#### Provided entries ####

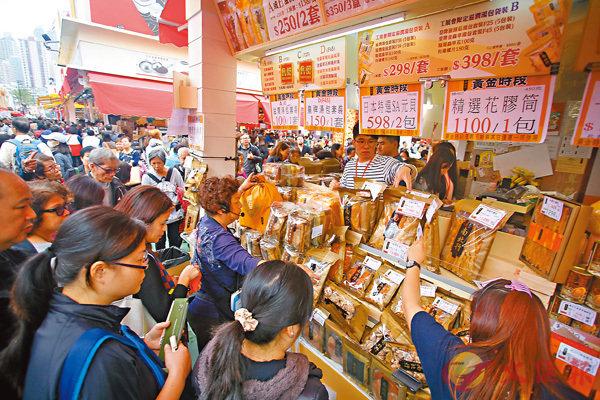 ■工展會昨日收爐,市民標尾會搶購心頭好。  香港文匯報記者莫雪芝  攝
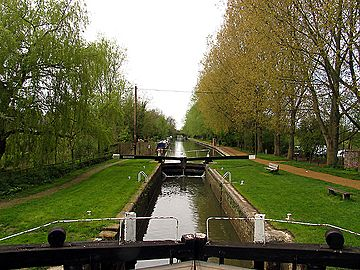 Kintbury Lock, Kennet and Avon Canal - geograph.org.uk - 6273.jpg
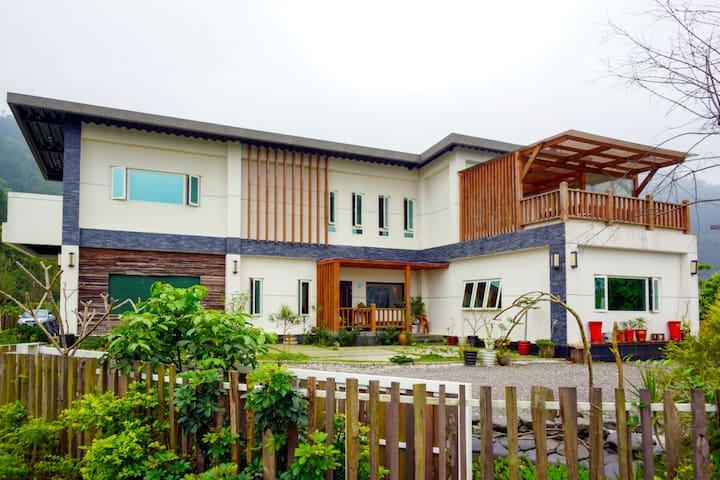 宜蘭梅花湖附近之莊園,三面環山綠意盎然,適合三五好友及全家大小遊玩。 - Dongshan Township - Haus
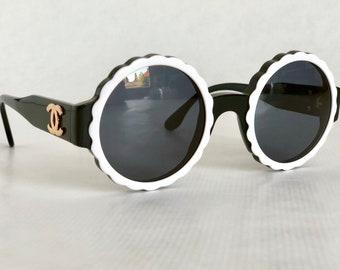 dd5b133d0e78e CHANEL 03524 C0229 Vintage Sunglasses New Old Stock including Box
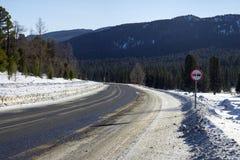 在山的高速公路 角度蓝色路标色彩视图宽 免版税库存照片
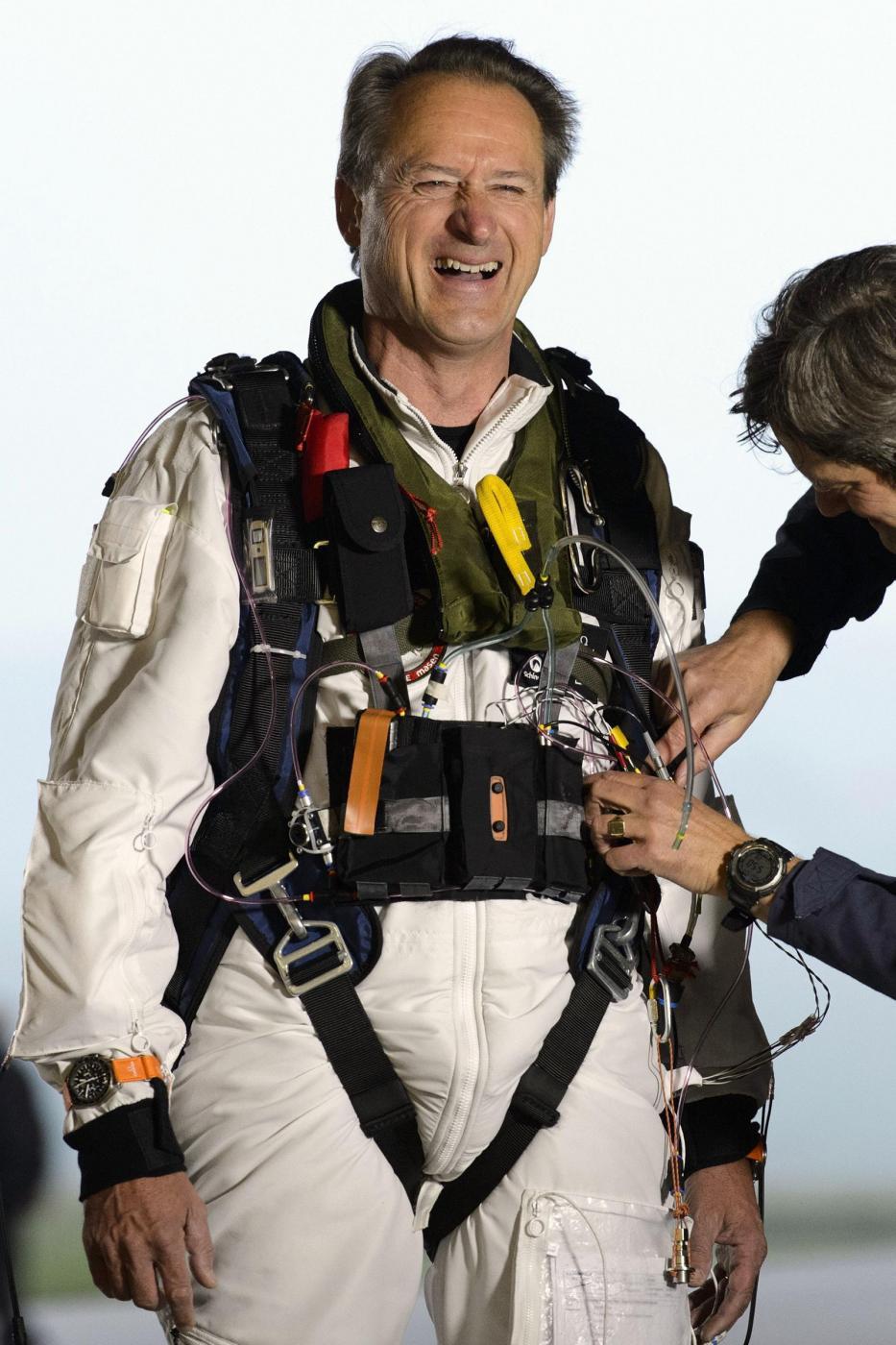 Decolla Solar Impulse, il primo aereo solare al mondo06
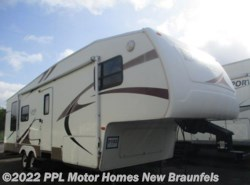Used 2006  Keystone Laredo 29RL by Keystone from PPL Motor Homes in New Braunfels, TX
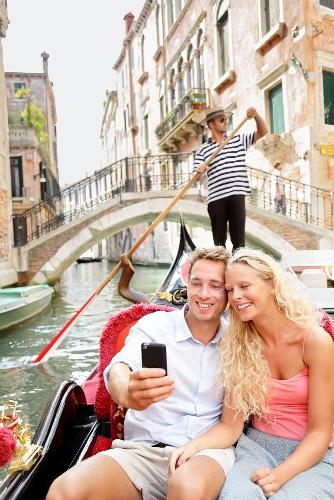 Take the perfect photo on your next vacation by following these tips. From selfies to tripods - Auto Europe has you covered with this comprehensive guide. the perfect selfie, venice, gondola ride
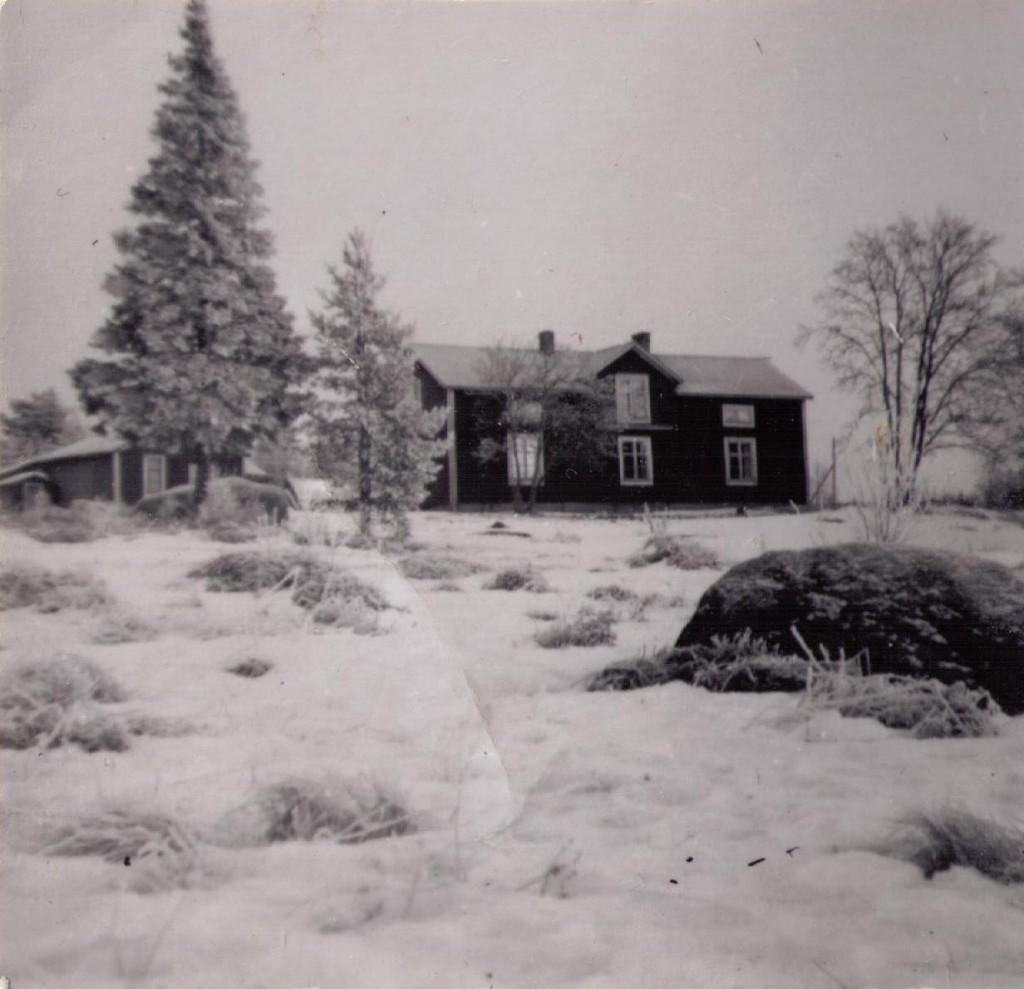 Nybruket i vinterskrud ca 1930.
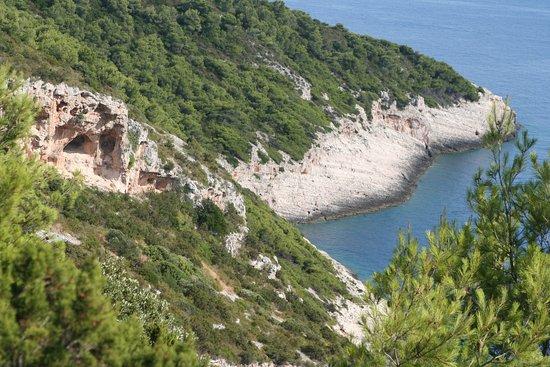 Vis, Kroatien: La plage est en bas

####

Brief -> Should a picture appear among the entries, skip it and copy the rest exactly.

Written solution ->
 ■工展會昨日收爐,市民標尾會搶購心頭好。  香港文匯報記者莫雪芝  攝
 Kintbury Lock, Kennet and Avon Canal - geograph.org.uk - 6273.jpg
 宜蘭梅花湖附近之莊園,三面環山綠意盎然,適合三五好友及全家大小遊玩。 - Dongshan Township - Haus
 dd5b133d0e78e CHANEL 03524 C0229 Vintage Sunglasses New Old Stock including Box
 在山的高速公路 角度蓝色路标色彩视图宽 免版税库存照片
 Decolla Solar Impulse, il primo aereo solare al mondo06
Used 2006  Keystone Laredo 29RL by Keystone from PPL Motor Homes in New Braunfels, TX
 Take the perfect photo on your next vacation by following these tips. From selfies to tripods - Auto Europe has you covered with this comprehensive guide. the perfect selfie, venice, gondola ride
 Nybruket i vinterskrud ca 1930.
 Vis, Kroatien: La plage est en bas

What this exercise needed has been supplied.